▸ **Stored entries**
— start —
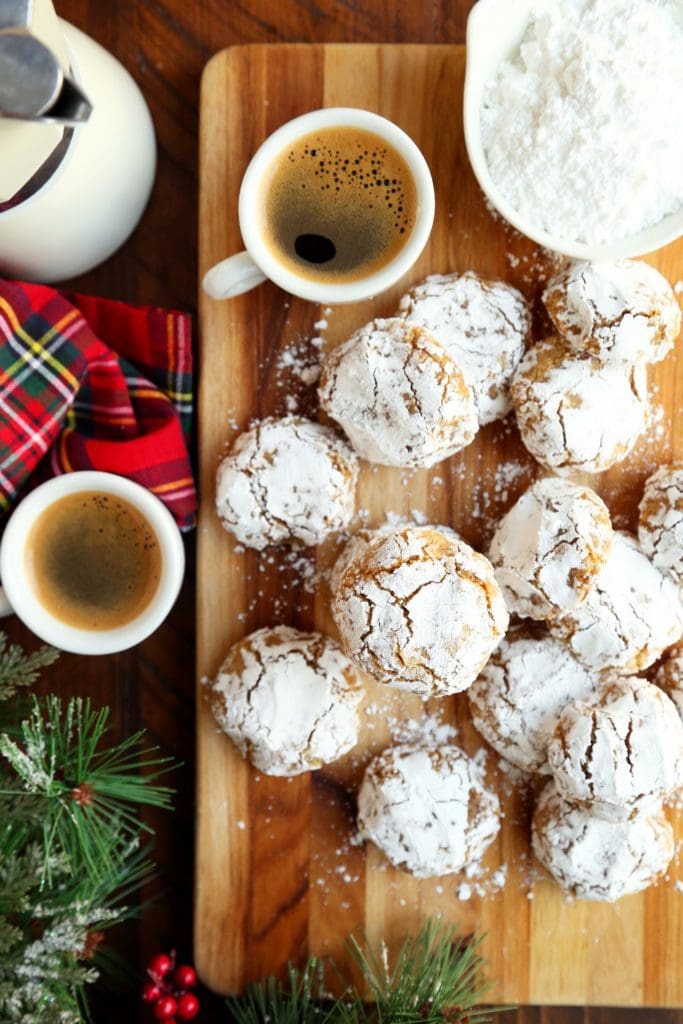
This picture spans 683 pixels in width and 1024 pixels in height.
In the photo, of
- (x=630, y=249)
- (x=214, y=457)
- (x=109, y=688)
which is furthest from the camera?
(x=109, y=688)

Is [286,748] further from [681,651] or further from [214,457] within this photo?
[681,651]

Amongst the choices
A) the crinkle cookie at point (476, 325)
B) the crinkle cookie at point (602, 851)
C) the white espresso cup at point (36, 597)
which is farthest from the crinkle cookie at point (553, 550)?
the white espresso cup at point (36, 597)

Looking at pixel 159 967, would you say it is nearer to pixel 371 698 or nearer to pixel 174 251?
pixel 371 698

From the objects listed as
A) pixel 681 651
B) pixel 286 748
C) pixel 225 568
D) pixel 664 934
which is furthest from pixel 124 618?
pixel 664 934

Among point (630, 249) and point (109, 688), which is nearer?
point (630, 249)

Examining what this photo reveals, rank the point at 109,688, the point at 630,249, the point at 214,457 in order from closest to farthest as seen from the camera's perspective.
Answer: the point at 630,249
the point at 214,457
the point at 109,688
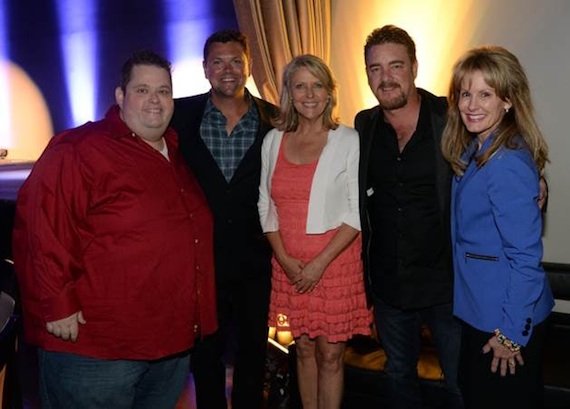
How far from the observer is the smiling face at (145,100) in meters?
1.81

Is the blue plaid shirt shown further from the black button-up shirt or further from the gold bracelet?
the gold bracelet

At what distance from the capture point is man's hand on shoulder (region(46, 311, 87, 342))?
1.65m

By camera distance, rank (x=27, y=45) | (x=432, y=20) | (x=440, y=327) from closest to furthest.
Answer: (x=440, y=327)
(x=432, y=20)
(x=27, y=45)

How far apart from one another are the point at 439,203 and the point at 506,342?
0.62 metres

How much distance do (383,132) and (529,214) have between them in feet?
2.59

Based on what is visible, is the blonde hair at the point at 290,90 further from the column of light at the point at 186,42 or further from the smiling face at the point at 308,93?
the column of light at the point at 186,42

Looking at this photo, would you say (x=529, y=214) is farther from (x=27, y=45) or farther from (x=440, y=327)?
(x=27, y=45)

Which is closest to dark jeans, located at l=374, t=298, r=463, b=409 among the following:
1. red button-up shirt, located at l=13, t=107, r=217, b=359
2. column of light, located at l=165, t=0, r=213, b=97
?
red button-up shirt, located at l=13, t=107, r=217, b=359

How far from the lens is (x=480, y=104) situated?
162 centimetres

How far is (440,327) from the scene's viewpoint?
83.3 inches

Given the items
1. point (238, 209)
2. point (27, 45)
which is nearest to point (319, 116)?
point (238, 209)

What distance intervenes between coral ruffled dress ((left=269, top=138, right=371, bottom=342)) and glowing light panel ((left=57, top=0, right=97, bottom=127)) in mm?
3438

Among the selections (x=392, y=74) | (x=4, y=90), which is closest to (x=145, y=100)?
— end —
Reproduce all of the data above word for word, leaving out the pictures.

▸ **EXERCISE RESPONSE**
This picture spans 683 pixels in width and 1024 pixels in height.
In the photo, of
- (x=630, y=249)
- (x=214, y=457)
- (x=109, y=688)
which is furthest from the camera?
(x=109, y=688)

Is [286,748] further from [681,651] or further from [214,457] within this photo?
[681,651]

Amongst the choices
A) the crinkle cookie at point (476, 325)
B) the crinkle cookie at point (602, 851)
C) the white espresso cup at point (36, 597)
which is farthest from the crinkle cookie at point (553, 550)?
the white espresso cup at point (36, 597)

Looking at pixel 159 967, would you say it is nearer to pixel 371 698 or nearer to pixel 174 251?
pixel 371 698

From the objects listed as
A) pixel 681 651
B) pixel 286 748
C) pixel 225 568
D) pixel 664 934
which is furthest from pixel 124 618?
pixel 664 934

Among point (630, 249) and point (109, 688), which is nearer?
point (630, 249)

Examining what this photo reveals, rank the point at 109,688, the point at 630,249, the point at 214,457 in order from closest to farthest as seen from the camera's perspective.
Answer: the point at 630,249
the point at 214,457
the point at 109,688
How far from the observer is the smiling face at (145,100) in meters?
1.81

Is the blue plaid shirt shown further from the black button-up shirt or further from the gold bracelet?
the gold bracelet

At what distance from the capture point is man's hand on shoulder (region(46, 311, 87, 342))?
1.65m

By camera distance, rank (x=27, y=45) | (x=432, y=20) | (x=440, y=327) from closest to furthest.
Answer: (x=440, y=327)
(x=432, y=20)
(x=27, y=45)

How far apart from one another are the point at 439,203 and the point at 506,342?
0.62 metres

How much distance do (383,132) and (529,214) have between them in feet?
2.59

Based on what is visible, is the blonde hair at the point at 290,90 further from the column of light at the point at 186,42 or further from the smiling face at the point at 308,93?
the column of light at the point at 186,42

Looking at this photo, would you say (x=529, y=214) is farther from (x=27, y=45) or farther from (x=440, y=327)?
(x=27, y=45)

Which is closest to dark jeans, located at l=374, t=298, r=463, b=409 among the following:
1. red button-up shirt, located at l=13, t=107, r=217, b=359
2. column of light, located at l=165, t=0, r=213, b=97
?
red button-up shirt, located at l=13, t=107, r=217, b=359

How far from the lens is (x=480, y=104) situated?
162 centimetres

How far is (440,327) from the scene's viewpoint?
83.3 inches

Given the items
1. point (238, 209)
2. point (27, 45)
which is nearest to point (319, 116)?
point (238, 209)

What distance intervenes between coral ruffled dress ((left=269, top=138, right=371, bottom=342)) and glowing light panel ((left=57, top=0, right=97, bottom=127)) in mm?
3438

Among the selections (x=392, y=74) | (x=4, y=90), which is closest to (x=145, y=100)?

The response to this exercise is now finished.